Task prompt:
Copy out the material word for word, starting at the line containing "Looking at the point" and ending with the line containing "Answer: point 571,861", both of those lines included.
━━ Extracted entries
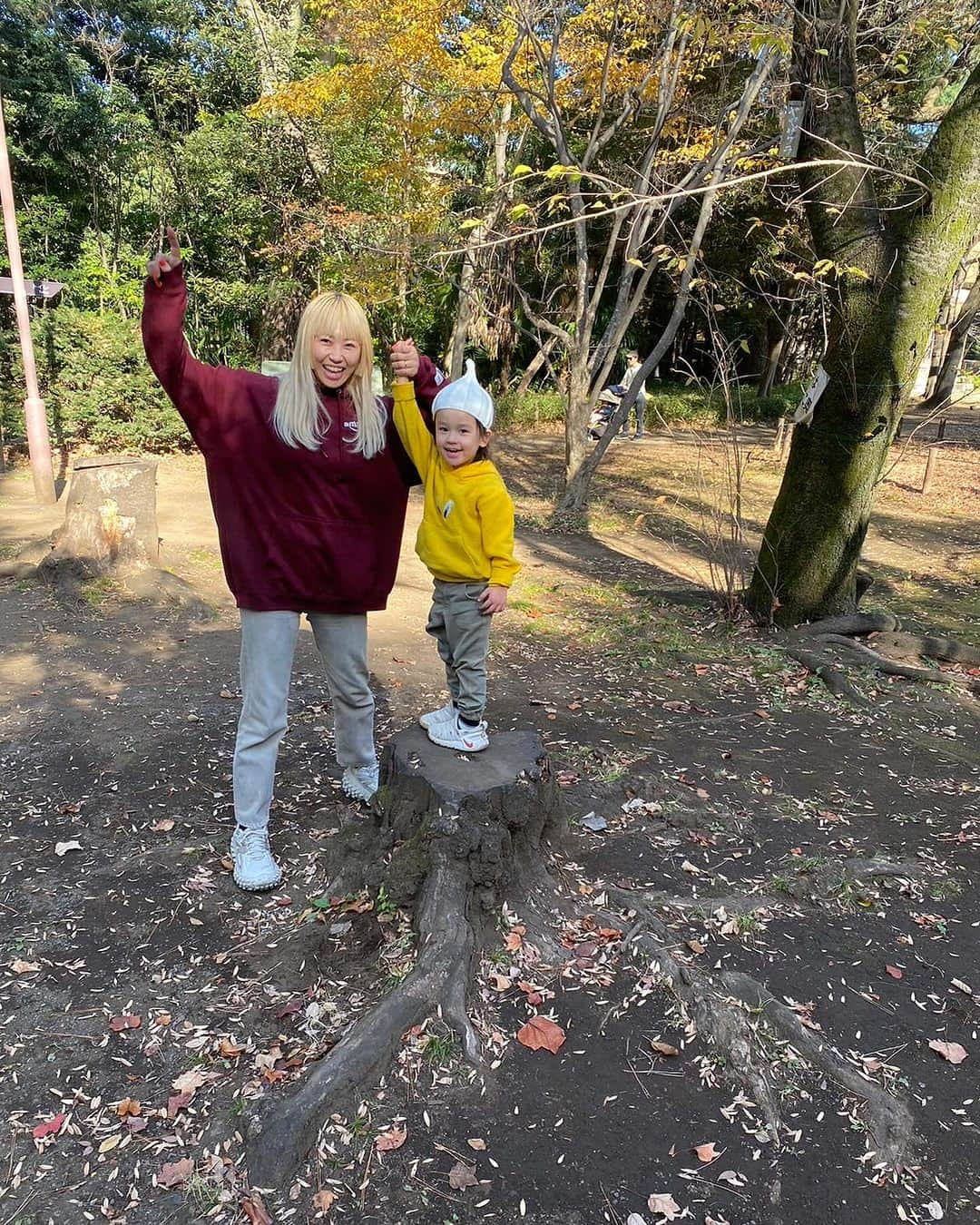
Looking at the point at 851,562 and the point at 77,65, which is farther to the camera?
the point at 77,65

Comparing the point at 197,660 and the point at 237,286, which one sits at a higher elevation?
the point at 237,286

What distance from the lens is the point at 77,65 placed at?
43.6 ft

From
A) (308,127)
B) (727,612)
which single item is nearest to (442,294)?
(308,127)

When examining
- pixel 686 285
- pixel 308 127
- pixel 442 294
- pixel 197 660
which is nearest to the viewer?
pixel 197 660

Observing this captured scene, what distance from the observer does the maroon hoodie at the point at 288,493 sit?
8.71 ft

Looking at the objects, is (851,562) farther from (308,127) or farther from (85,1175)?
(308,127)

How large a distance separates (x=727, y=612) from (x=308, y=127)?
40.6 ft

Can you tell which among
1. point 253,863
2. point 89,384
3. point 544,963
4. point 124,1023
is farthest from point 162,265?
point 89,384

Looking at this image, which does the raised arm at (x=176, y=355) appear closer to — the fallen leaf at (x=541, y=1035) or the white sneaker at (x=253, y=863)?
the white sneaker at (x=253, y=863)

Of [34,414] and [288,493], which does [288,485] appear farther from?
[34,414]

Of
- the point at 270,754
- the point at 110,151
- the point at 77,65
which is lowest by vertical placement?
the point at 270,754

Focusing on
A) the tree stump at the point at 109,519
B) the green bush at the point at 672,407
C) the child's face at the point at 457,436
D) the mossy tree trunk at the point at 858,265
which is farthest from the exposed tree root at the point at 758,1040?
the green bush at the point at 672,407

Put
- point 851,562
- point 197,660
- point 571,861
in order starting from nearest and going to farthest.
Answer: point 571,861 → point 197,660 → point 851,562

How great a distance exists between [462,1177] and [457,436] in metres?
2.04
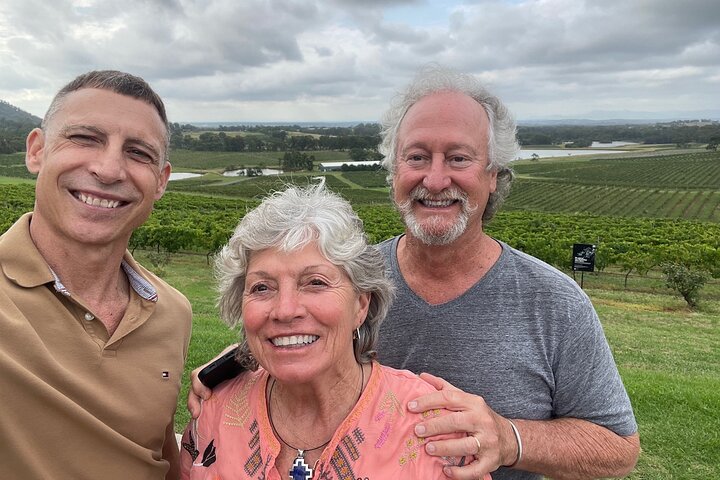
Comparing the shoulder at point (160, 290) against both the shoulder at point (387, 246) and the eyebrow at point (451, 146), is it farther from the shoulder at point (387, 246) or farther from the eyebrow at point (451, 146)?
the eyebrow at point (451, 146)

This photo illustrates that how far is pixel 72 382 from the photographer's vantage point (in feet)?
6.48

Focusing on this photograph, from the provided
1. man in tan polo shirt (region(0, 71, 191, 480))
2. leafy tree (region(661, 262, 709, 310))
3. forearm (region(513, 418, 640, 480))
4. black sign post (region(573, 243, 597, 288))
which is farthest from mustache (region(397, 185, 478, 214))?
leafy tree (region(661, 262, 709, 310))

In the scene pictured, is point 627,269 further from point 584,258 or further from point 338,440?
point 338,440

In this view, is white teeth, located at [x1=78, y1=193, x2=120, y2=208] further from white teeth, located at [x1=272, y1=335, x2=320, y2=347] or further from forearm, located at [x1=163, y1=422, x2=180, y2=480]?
━━━━
━━ Extracted entries
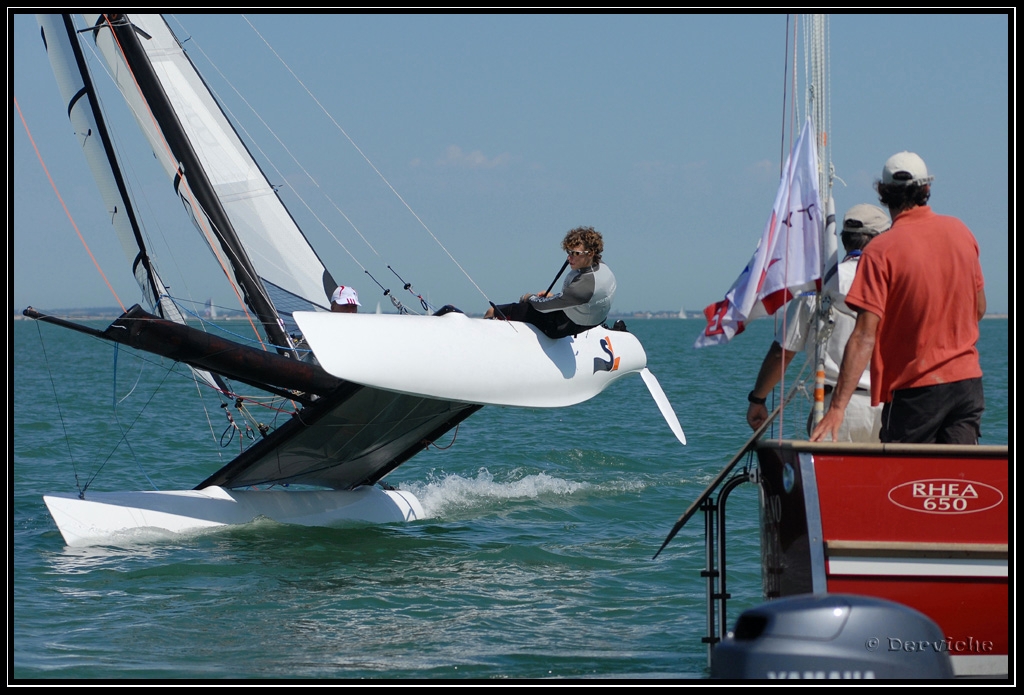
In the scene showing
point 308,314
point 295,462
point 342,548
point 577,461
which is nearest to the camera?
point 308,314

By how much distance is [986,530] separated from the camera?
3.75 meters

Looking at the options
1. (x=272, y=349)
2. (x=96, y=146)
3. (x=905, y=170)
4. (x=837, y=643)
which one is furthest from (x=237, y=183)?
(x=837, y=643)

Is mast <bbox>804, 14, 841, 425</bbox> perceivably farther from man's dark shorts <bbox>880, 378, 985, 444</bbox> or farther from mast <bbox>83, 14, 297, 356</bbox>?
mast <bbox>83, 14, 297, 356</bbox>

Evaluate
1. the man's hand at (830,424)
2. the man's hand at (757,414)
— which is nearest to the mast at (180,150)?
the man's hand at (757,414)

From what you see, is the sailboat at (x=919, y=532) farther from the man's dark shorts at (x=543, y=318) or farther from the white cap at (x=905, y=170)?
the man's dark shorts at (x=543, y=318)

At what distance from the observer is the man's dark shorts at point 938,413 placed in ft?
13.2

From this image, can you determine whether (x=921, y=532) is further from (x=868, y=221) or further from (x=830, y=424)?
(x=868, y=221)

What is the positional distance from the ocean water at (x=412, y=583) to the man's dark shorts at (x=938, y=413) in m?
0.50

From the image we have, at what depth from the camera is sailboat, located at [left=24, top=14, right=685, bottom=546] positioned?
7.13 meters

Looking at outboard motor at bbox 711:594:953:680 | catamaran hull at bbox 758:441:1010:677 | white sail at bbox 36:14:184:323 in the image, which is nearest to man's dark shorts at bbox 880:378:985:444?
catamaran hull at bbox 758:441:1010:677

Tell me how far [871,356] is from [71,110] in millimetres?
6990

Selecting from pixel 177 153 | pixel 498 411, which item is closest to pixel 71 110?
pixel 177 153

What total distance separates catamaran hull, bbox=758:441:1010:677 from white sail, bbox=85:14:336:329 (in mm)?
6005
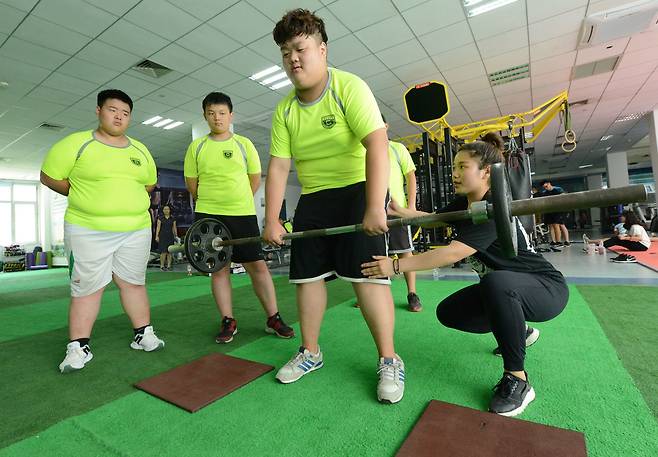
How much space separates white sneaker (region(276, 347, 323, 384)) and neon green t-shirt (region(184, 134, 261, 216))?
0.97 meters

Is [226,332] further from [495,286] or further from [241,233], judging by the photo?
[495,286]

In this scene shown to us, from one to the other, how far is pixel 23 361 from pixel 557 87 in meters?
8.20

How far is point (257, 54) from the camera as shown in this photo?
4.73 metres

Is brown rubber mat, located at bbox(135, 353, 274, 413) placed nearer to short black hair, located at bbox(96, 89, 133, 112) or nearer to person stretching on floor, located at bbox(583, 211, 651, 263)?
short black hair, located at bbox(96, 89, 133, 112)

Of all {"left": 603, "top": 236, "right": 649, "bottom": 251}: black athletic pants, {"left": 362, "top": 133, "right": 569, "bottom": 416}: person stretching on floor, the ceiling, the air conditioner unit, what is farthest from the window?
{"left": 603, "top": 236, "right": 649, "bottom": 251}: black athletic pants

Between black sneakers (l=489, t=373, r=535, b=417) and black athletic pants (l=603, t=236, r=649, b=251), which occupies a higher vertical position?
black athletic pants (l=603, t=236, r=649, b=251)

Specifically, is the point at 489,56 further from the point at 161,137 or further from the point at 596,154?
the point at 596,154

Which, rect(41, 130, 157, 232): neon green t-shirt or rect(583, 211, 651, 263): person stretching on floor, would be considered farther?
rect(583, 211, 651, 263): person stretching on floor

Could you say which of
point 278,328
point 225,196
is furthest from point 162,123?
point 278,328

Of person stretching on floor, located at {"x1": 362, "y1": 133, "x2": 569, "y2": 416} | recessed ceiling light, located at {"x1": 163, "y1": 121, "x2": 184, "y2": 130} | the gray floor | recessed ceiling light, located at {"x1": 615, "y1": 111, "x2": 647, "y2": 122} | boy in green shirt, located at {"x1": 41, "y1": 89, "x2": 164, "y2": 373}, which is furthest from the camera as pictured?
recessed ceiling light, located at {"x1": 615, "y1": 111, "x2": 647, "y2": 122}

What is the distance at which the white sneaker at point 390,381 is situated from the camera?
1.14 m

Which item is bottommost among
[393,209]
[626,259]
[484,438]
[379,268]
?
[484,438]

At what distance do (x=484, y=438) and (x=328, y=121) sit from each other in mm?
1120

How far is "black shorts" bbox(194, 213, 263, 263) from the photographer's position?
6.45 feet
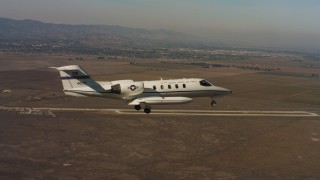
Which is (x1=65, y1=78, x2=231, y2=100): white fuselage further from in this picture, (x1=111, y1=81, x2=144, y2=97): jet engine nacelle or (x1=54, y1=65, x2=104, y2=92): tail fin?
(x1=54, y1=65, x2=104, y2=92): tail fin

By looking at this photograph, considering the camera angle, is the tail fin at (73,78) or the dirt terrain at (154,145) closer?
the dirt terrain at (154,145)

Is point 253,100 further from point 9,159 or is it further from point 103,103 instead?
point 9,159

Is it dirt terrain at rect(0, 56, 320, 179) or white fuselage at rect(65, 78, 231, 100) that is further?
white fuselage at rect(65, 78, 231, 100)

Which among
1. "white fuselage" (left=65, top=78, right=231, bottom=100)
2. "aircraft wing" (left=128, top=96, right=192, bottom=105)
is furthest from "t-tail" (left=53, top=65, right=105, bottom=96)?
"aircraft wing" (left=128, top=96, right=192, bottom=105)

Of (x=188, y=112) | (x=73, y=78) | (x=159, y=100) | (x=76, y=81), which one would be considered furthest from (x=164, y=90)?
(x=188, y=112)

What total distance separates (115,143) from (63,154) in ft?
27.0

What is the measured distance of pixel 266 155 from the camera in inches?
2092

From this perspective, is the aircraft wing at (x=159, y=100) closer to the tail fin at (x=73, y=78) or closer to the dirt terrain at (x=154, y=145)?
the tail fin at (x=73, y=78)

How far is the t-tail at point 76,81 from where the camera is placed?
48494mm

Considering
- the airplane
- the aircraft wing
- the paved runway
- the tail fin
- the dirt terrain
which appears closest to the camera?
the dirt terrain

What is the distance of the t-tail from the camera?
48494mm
━━━━
Completed task:
Looking at the point at 851,562 and the point at 77,65, which is farther to the camera?
the point at 77,65

Comparing the point at 197,660 and the point at 237,286, which one sits at a higher elevation?
the point at 237,286

What distance from the lens is the point at 77,65 placed at?
43.6 ft

From
A) (308,127)
B) (727,612)
which single item is nearest to (442,294)?
(308,127)

When examining
- pixel 686 285
- pixel 308 127
- pixel 442 294
- pixel 197 660
which is nearest to the viewer?
pixel 197 660

Observing this captured scene, what distance from the observer does the maroon hoodie at the point at 288,493 sit?
8.71 ft

Looking at the objects, is (851,562) farther from (308,127) or farther from (85,1175)?
(308,127)

How large a distance separates (x=727, y=612) from (x=308, y=127)?
40.6 ft

Can you tell which among
1. point 253,863
2. point 89,384
3. point 544,963
4. point 124,1023
is farthest from point 162,265?
point 89,384

Looking at this image, which does the raised arm at (x=176, y=355) appear closer to — the fallen leaf at (x=541, y=1035) or the white sneaker at (x=253, y=863)?
the white sneaker at (x=253, y=863)

Of [34,414] and [288,493], which does [288,485] appear farther from?
[34,414]

Of
- the point at 270,754
- the point at 110,151
- the point at 77,65
which is lowest by vertical placement?
the point at 270,754

Focusing on
A) the tree stump at the point at 109,519
B) the green bush at the point at 672,407
C) the child's face at the point at 457,436
D) the mossy tree trunk at the point at 858,265
which is farthest from the exposed tree root at the point at 758,1040?
the green bush at the point at 672,407

Put
- point 851,562
- point 197,660
- point 571,861
in order starting from nearest and going to farthest.
Answer: point 571,861 → point 197,660 → point 851,562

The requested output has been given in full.